After fifteen months of inconsequential negotiations, a team of Norwegian diplomats was finally able to find a settlement with all parties involved to allow for an UN-managed financial fund to combat the humanitarian crisis in Venezuela. This was announced by Dag Nylander, chief facilitator of the negotiations, and later, on the 27th of November, an article was published by Euronews which confirmed this diplomatic breakthrough.
The particular set of lifted sanctions is intended to not, by any means, give Nicolás Maduro either money or power to continue his regime. The Norwegian chief facilitator spoke about it and claimed that, ”[i]n line with UN norms and procedures, the fund’s objective would be to support the implementation of social protection measures for the Venezuelan people.” He continued, ”[t]he parties have identified a set of resources belonging to the Venezuelan state frozen in the international financial system to which it is possible to progressively access, understanding the need to obtain the authorizations and approvals.” The UN secretary-general António Guterres also mentioned the success of these negotiations in a recent UN summit, calling this set of funds an ”[i]mportant milestone.”

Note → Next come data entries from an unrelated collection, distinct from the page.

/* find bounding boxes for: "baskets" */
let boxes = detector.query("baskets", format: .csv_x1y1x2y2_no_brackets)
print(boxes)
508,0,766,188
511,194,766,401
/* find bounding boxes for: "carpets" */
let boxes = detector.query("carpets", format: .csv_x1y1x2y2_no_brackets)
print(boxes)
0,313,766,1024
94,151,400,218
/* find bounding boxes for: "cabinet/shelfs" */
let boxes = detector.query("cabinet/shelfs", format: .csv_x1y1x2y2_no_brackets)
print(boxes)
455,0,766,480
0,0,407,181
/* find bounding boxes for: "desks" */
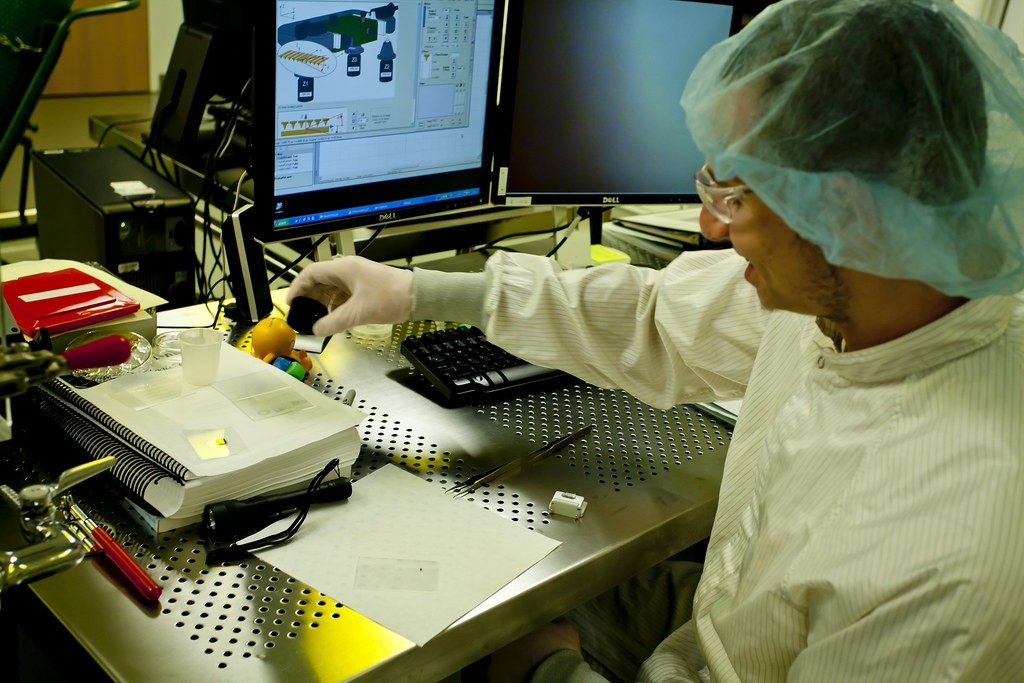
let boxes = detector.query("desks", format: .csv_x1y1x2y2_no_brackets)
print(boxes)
0,222,749,683
89,112,579,276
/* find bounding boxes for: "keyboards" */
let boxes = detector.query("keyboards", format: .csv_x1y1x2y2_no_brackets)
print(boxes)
399,324,570,406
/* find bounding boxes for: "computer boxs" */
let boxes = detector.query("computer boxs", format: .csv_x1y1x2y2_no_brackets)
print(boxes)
31,144,195,313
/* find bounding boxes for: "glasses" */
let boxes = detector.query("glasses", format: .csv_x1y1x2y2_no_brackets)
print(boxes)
695,163,751,224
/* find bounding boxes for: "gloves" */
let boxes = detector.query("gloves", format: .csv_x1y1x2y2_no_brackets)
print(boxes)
487,612,580,683
286,255,414,338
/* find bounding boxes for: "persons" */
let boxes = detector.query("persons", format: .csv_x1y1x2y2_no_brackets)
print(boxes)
283,0,1024,683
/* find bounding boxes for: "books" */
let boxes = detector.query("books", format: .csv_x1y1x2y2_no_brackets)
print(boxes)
20,340,363,533
609,207,716,254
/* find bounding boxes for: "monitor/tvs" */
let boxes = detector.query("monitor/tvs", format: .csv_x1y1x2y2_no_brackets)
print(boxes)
255,0,500,241
151,0,258,166
490,0,743,245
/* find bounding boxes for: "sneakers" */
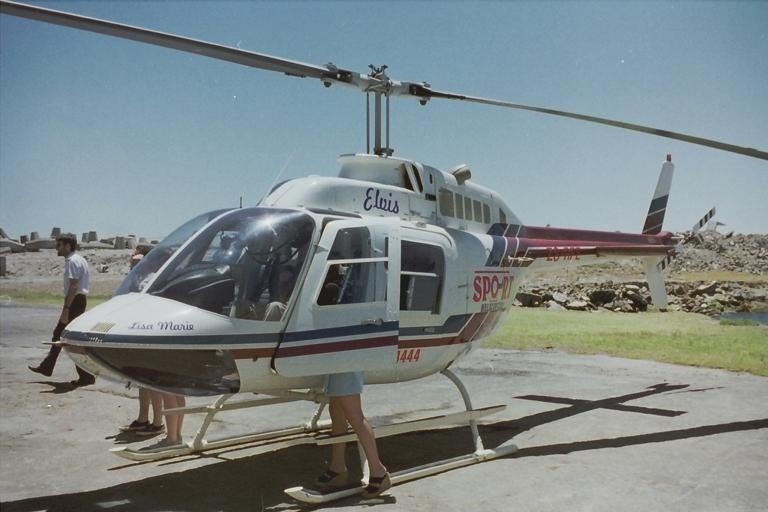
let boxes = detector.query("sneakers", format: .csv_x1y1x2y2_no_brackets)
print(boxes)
118,420,183,449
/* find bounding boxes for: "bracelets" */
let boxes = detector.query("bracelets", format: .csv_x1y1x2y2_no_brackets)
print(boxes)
64,305,70,309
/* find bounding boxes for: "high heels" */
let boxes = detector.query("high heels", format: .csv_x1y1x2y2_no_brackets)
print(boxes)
360,471,392,498
314,464,350,490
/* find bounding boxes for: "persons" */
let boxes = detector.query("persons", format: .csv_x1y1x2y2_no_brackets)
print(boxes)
140,245,185,449
229,240,307,321
27,233,96,388
130,242,143,255
119,254,165,437
301,265,392,499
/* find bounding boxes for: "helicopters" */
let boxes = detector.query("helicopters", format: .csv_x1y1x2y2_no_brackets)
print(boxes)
0,0,768,506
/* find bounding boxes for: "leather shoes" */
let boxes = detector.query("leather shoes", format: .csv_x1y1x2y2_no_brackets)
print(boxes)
28,365,95,387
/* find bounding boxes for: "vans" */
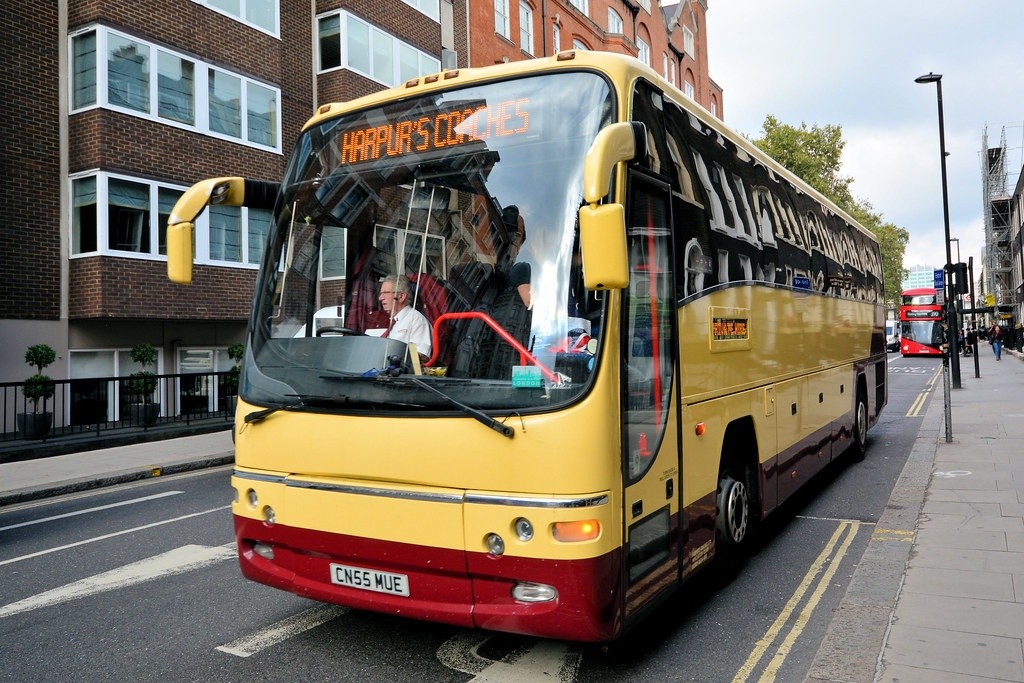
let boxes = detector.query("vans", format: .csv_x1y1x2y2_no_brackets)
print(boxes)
886,320,901,352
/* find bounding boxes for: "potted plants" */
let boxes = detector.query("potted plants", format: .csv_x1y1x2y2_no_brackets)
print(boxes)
17,344,55,438
224,344,244,416
127,342,162,426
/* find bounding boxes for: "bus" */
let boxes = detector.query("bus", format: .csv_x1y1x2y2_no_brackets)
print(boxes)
897,288,944,357
168,50,889,644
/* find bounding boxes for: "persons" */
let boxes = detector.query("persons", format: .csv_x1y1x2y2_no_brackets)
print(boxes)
988,325,1003,361
957,328,974,354
377,275,434,362
977,326,992,343
511,220,560,311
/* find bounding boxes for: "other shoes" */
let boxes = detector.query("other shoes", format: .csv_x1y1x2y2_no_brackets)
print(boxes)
968,351,973,353
996,358,999,361
965,351,968,354
959,353,962,355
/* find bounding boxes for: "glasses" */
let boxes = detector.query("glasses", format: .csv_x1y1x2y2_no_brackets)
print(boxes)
378,291,403,297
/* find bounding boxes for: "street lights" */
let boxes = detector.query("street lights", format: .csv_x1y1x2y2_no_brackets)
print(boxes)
950,238,960,264
914,72,960,389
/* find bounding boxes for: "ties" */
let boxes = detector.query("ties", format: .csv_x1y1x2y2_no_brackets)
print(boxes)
380,319,396,338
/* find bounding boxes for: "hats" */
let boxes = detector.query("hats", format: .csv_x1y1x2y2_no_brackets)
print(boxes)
995,326,1000,330
966,327,970,331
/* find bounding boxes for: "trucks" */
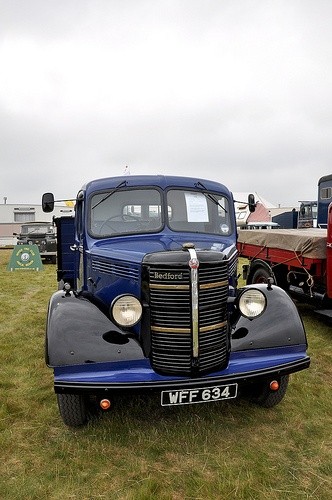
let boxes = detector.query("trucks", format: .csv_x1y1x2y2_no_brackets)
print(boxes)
237,198,332,319
13,223,57,264
39,175,312,428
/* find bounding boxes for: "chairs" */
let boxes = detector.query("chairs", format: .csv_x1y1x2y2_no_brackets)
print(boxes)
93,220,193,235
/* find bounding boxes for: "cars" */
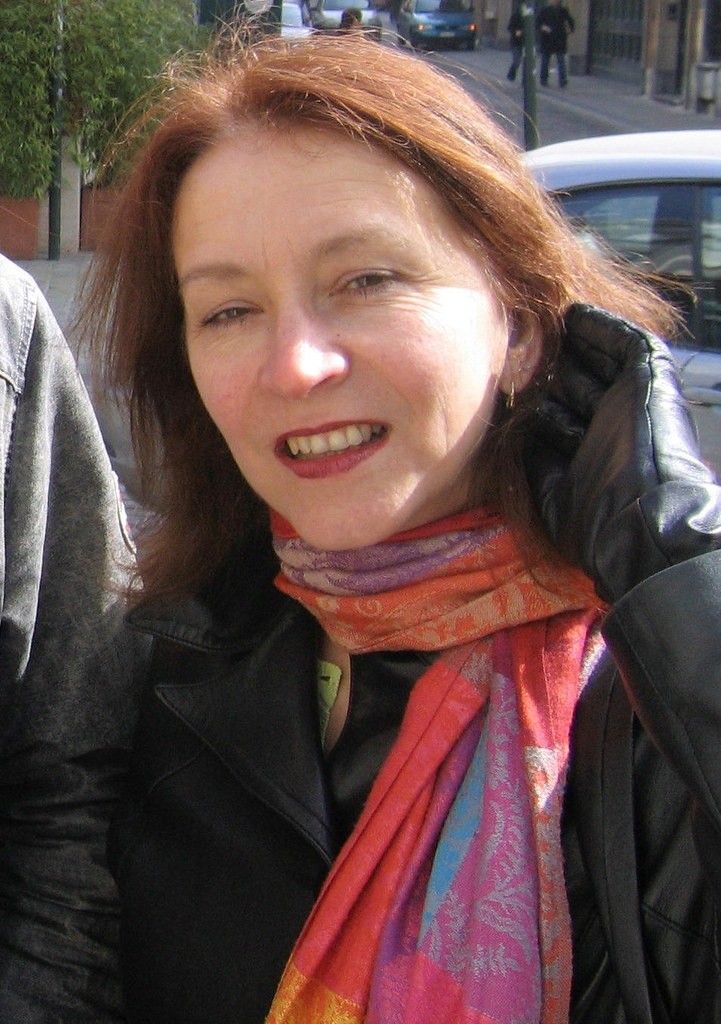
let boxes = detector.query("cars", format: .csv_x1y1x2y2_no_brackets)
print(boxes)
281,0,382,41
520,129,721,483
398,0,479,50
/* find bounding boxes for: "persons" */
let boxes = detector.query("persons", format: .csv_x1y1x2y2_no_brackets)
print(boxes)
95,20,721,1024
0,255,149,1024
335,0,575,91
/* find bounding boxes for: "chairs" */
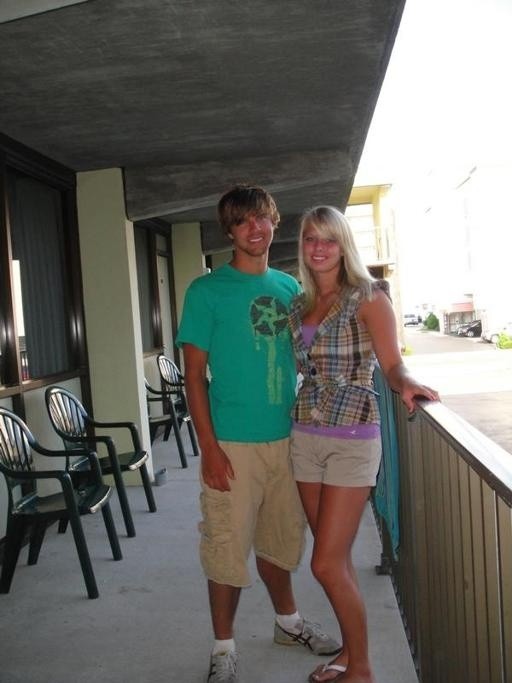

This fund could be the ticket that many Venezuelan citizens need to get out of the current Venezuelan humanitarian crisis and could also shape a first set of fair elections that can be supervised by the UN as arbiter. Nonetheless, it is important to take diplomacy step by step, as Venezuela remains one of the most hostile regimes on the South American continent. However, it is within reason to be hopeful that through the continued pressure of the global community over the last years, the Venezuelan regime shows signs of caving in to the sanctions and relent some of its authoritative power in return for economic relief.
The current sanctions that limit much of Venezuelan assets globally are due to the rise of Maduro to presidency in 2013. After this particular year, Maduro has fundamentally, and successfully, changed the Venezuelan institutions to increase his own influence over the nation. As early as 2015 Maduro was ruling Venezuela by decree. The following years were filled with revolts, uprisings and the decline of the Venezuela and its citizens. One of the most shocking data concerning this, is that during Maduro’s reign, Venezuela has dropped 42 places on in the Press Freedom Index, giving the world insights on the turmoil that restrains this country.
It is particularly interesting to understand why only just recently these negotiations have found such a breakthrough. An important point that must have played a pivotal undertone in negotiations is the current energy-crisis of the European Union. Venezuela possesses the largest oil deposits in the world, and the largest gas deposits in the Americas. With the potential of future elections and thereby the decrease of tension between Venezuela and the West, Venezuela could become a potential partner to replace the role of Russia as the main energy-supplier for the European Union. To conclude, it must be stated that the global community has won a victory in finally granting much needed help to the Venezuelan population.